Episode Twelve: Environmental Tell-All

This week, we’re back in Boone — well, Banner Elk — North Carolina. We sat down with Zackary Vernon, an assistant professor in the Department of English at Appalachian State University. Zack has lived in Boone for three years and chronicled his early days in the high country in the essay, “Adventures of a Bad Environmentalist.” The piece was published in the North Carolina Literary Review and won the first Alex Albright Creative Nonfiction Prize. We talked with Zack about what it means to be an environmentalist and the problematic nature of environmentalism.

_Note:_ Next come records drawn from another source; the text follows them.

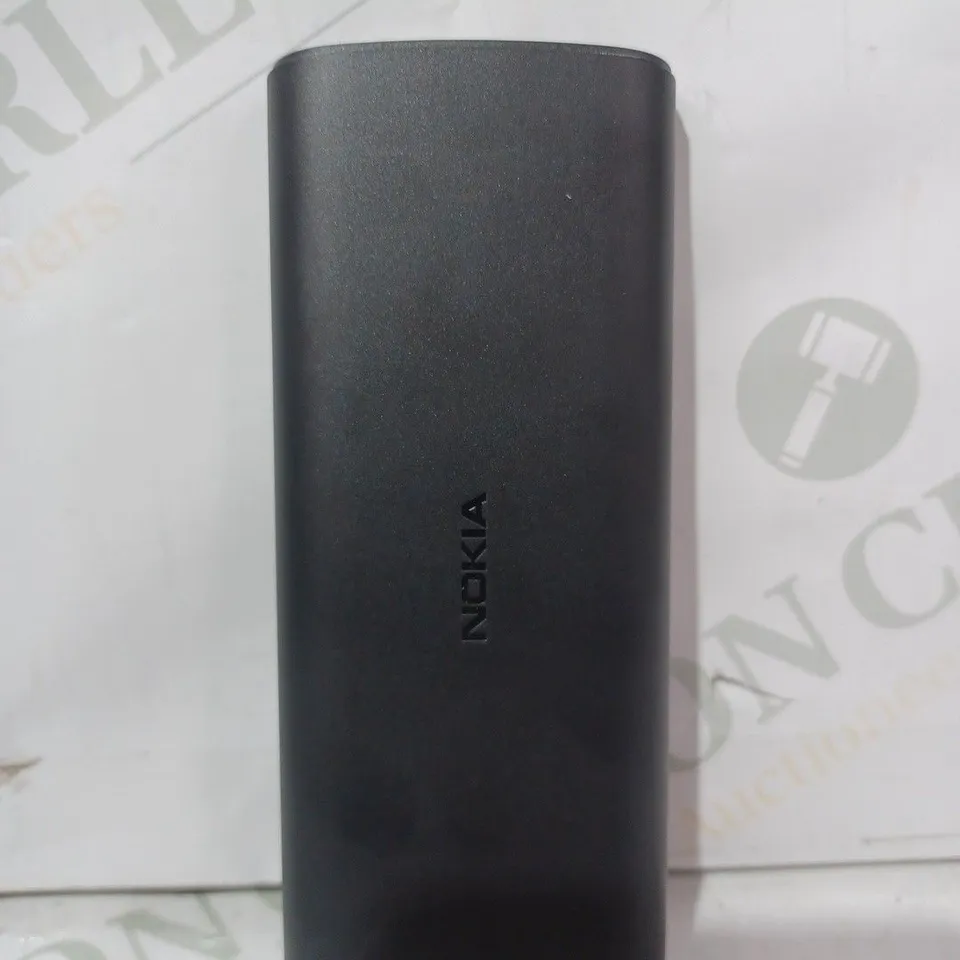 NOKIA 105 4G TA-1378 DS MOBILE PHONE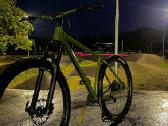 Boardman 29er - nuotraukos Nr. 2
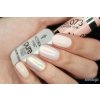 aad81ff7900fc83cbda6fc7e63c25b8a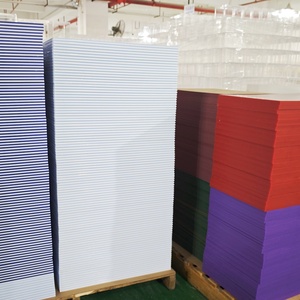 بلاط <span class=keywords><strong>Mahjong</strong></span> مصنوع يدويًا في الولايات المتحدة ، مجموعة Mahjongg من الأكريليك الممتاز للترفيه أثناء السفر - Product Image 6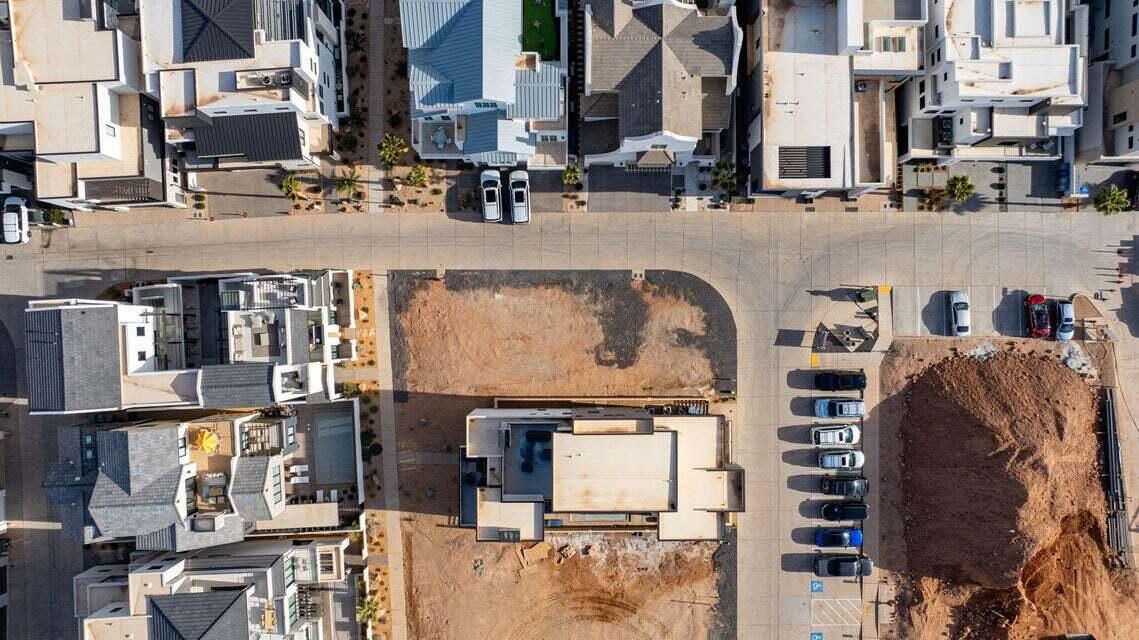 Lot 544 W Desert Color Phase 5 E, St George, photo 8 of 22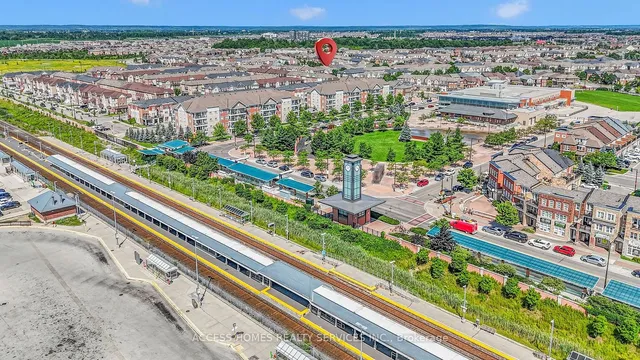 Additional image 5 of 71 Haverty Tr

Looking out from Zack’s front yard.

Looking out from Zack’s front yard.


Banner Elk, Boone, West Jefferson, and Blowing Rock, all nestled in the Blue Ridge Mountains, comprise the “high country” of southern Appalachia. Each town in the high country has a different population and a different feel, from wealthy second homers and retirees to ski resorts and financially challenged college students. 

When Zack moved to Boone, he was excited to live among nature, have a small farm, raise chickens, and the like. Environmentalism sounded good, but it turned out to be much messier and far less idyllic than Zack had imagined. In environmental circles, Zack says, there’s a tendency to romanticize oneness with nature. That all wore off when he found himself playing judge, jury, and executioner of the creatures around him.

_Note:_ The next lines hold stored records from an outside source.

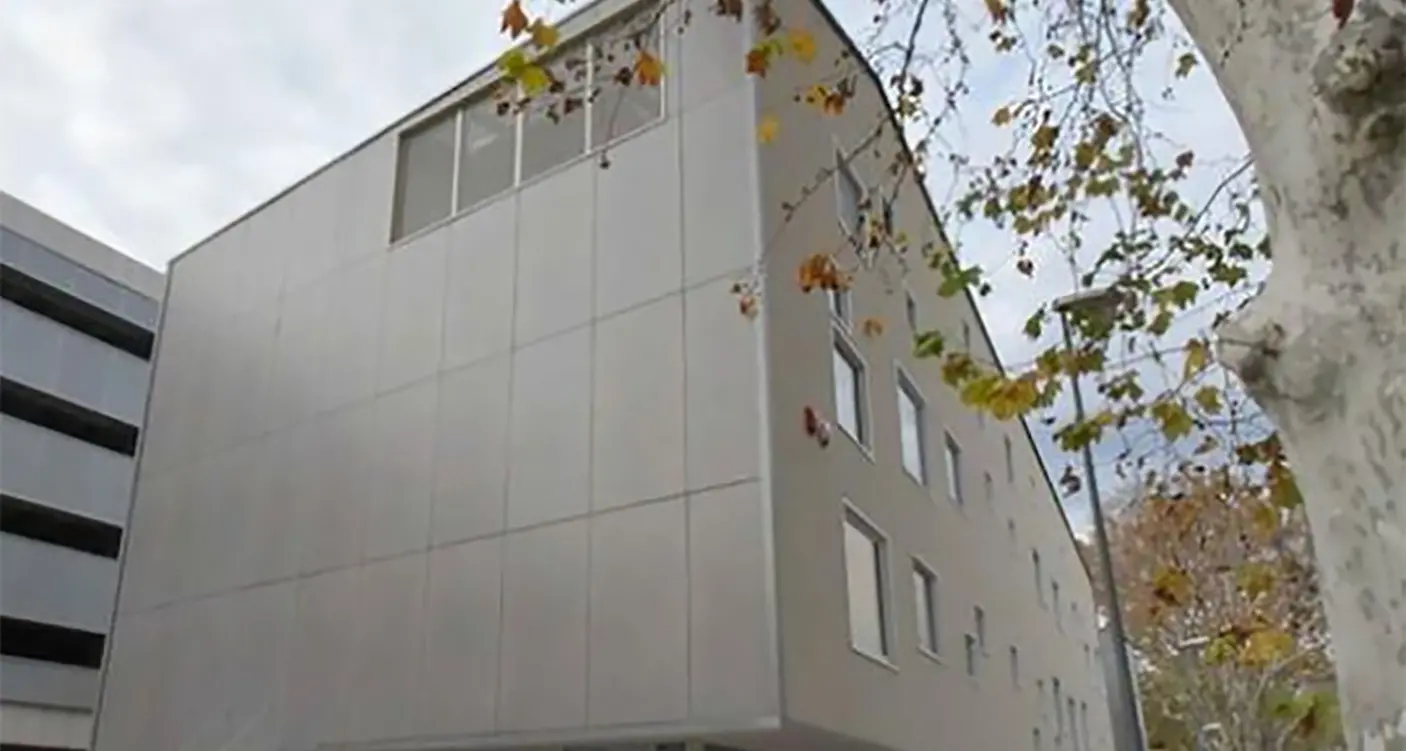 La Provincia cambia idea: nel nuovo palazzo di via Manzoni andrà l’Associazione per i Minori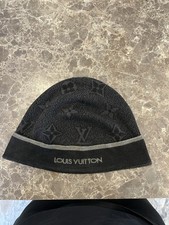 Louis Vuitton LV Monogram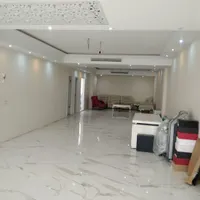 اجاره اداری ۱۳۰ متری در نیروی هوایی|اجارهٔ دفتر کار، اتاق اداری، مطب|تهران, تهران‌نو|دیوار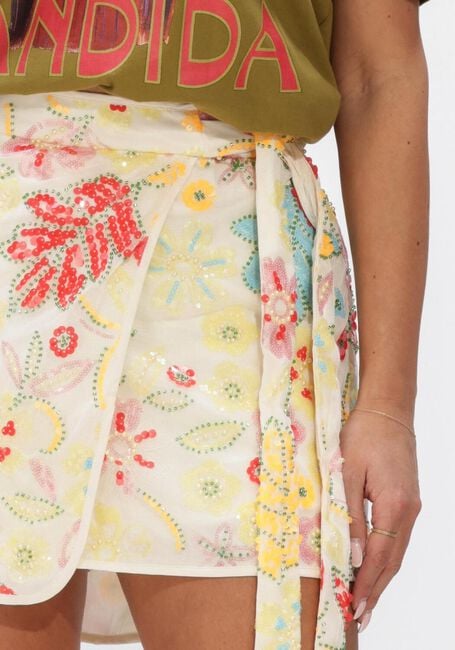 Multi HARPER & YVE Korte broek ROMY-SK - large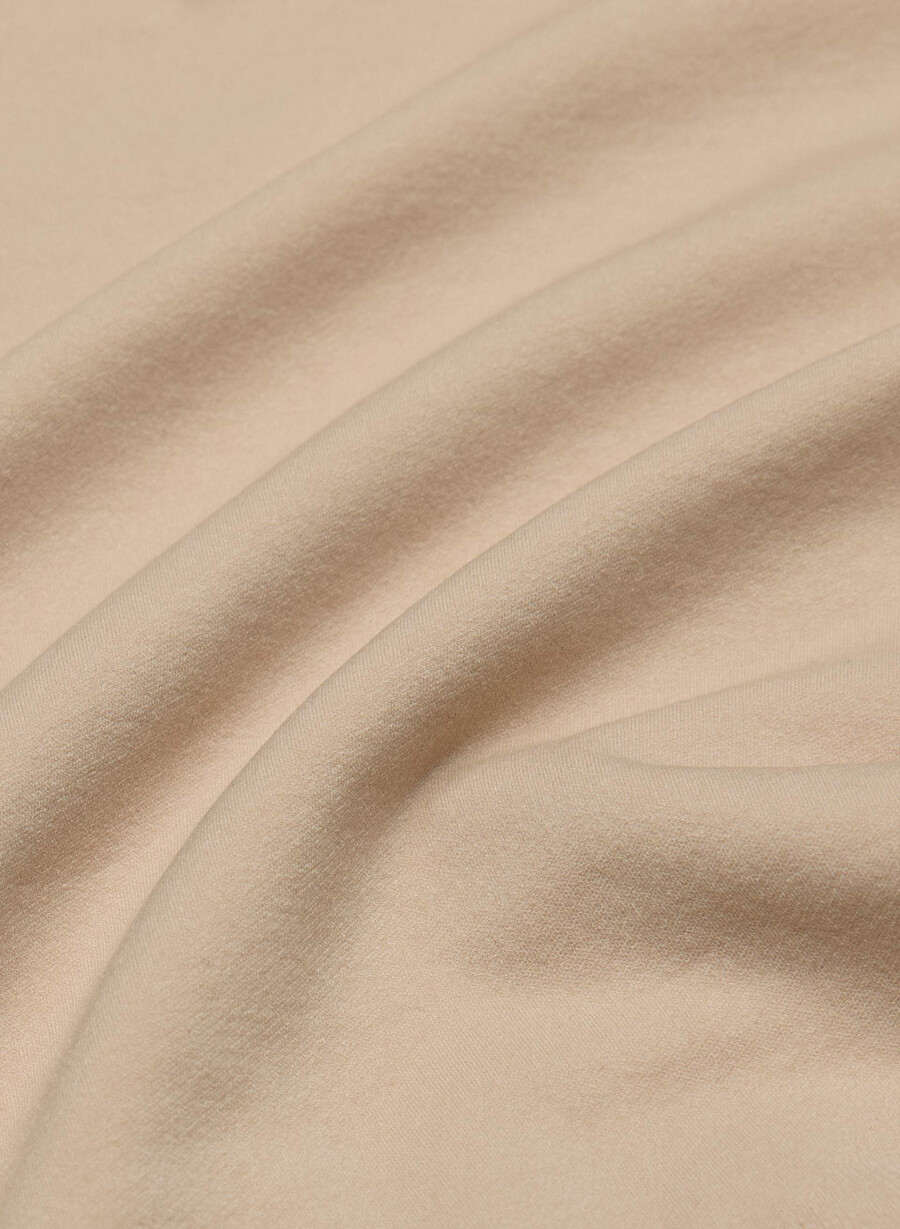 lenjerie intimă shapeenhance fără cusături bronz fin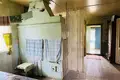 Haus 52 m² Kliapcany, Belarus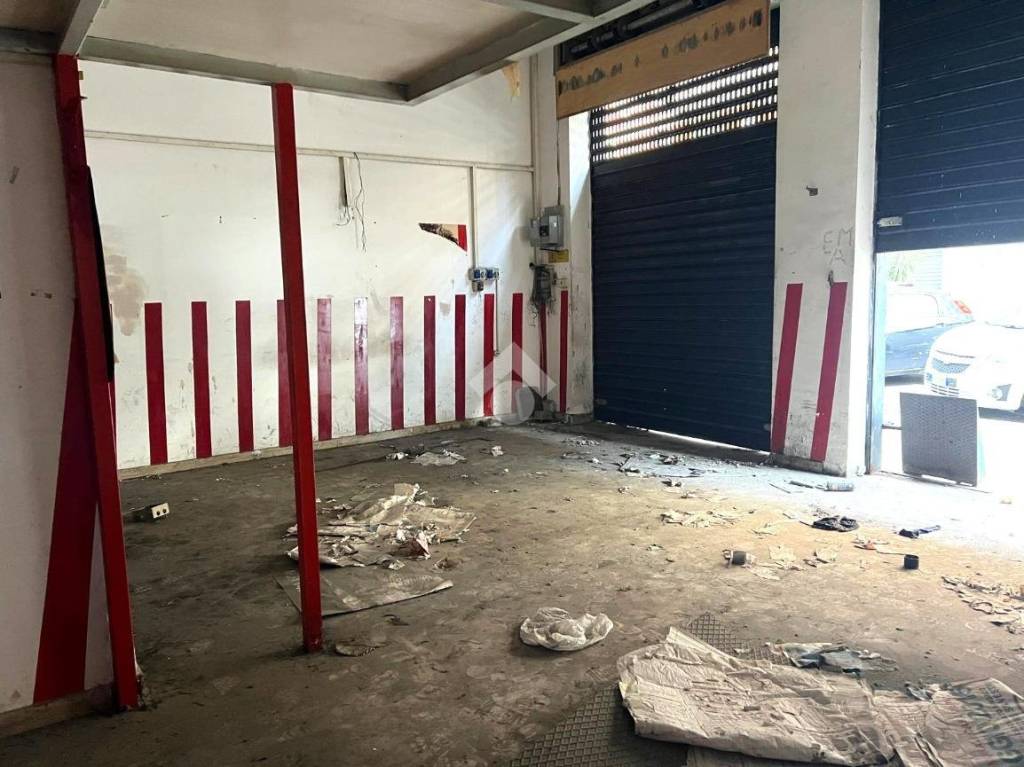 immagine annuncio 9 di 10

Zack Vernon, admitted “bad environmentalist”

Zack Vernon, admitted “bad environmentalist”


Zack reads from his piece, “Boone Summer: Adventures of a Bad Environmentalist.” He ruminates on his somewhat eccentric neighbor, Larry, and the feces-filled realities of being a good environmental steward.

After the reading, Gina and Zack discuss his forthcoming environmental tell-all book, in which Zack pulls the curtain back on how messy and uncomfortable environmentalism is. “Sometimes it feels like you’re violating your most basic principles in order to live this principled life you envisioned for yourself,” he says. 

Sound Note: There is a small sound glitch around minute 20:45 of this episode. We apologize for this hiccup in the original recording. Sometimes computers fail us. Zack says, “We see no tracks in the garden, but there is a pile of shit out in the garden.”